Total HIV DNA in PBMC has been validated as a widely accepted biomarker for measuring the HIV reservoir. Specifically, in untreated patients, total HIV DNA load influences the course of the infection and is therefore clinically relevant, ABIVAX notes. In addition, a correlation exists between the pool of HIV-1 DNA and the replication-competent reservoir.
“These results in patients are a first and very important step in supporting the hypothesis that ABX464 could impact the HIV reservoir. Currently approved drugs can effectively reduce and control the replication of the HIV virus in humans, allowing many patients to live with chronic treatment, but no drugs have been able to eradicate the virus in humans because it evades therapy by hiding in what have been called by the scientific community 'HIV reservoirs,'" said Dr. Jean-Marc Steens, chief medical officer at ABIVAX. “In this Phase 2a clinical trial, during which patients were treated only for a short period of 28 days, we did not yet see an impact on the time to rebound after treatment interruption. Therefore, the next step will be to evaluate longer treatment duration with ABX464, which could lead to a profound reduction of the HIV reservoir and potentially become part of a functional cure for HIV patients.”
A separate Phase IIa clinical trial (ABX464-005) has already started to study the effects of ABX464 on HIV reservoirs in gut tissues. In this previously announced study, patients are receiving ABX464 for 28 days in addition to their antiretroviral treatment. Based on the results of the ABX464-004 trial, ABIVAX plans to amend the ABX464-005 protocol to extend the treatment period in order to observe the longer-term effects of ABX464 on HIV reservoir suppression. Initial results of the ABX464-005 study are expected in the third quarter of this year.

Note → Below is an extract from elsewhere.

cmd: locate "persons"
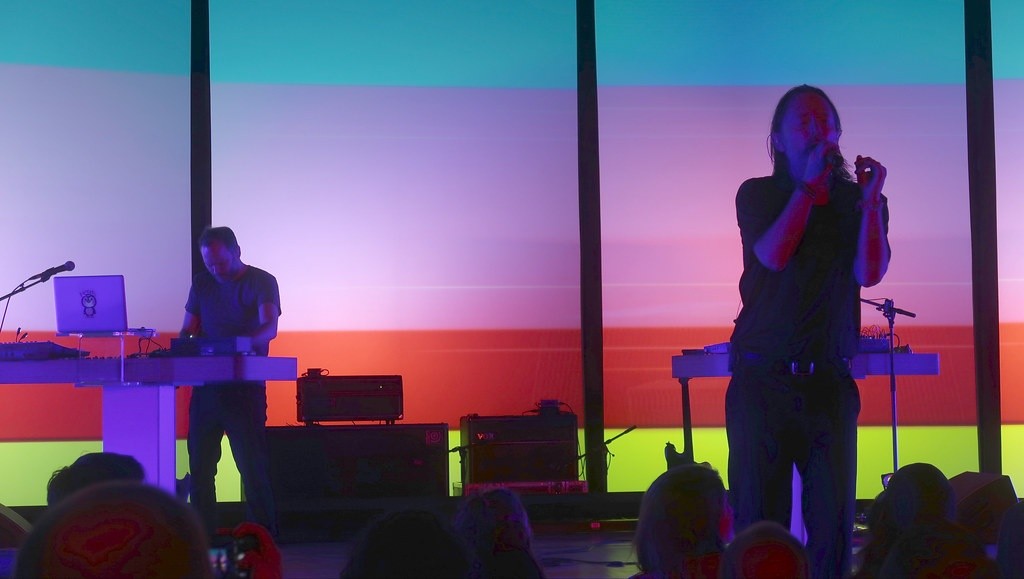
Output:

“Based on this first-ever clinical evidence that HIV reservoirs can be impacted in patients, we embrace the deep responsibility we have towards all HIV patients and the HIV community in driving this unique compound forward as rapidly as possible. Clearly, more research and clinical evidence are needed in order to achieve this goal,” noted Dr. Hartmut Ehrlich, CEO of ABIVAX. “In addition, these exciting data provide further validation of ABIVAX’s antiviral platform technology in being able to generate product candidates against a number of other viral diseases with a high medical need, such as dengue, influenza and respiratory syncytial virus disease and also, based on the anti-inflammatory properties of ABX464, the opportunity for this molecule in inflammatory bowel diseases.”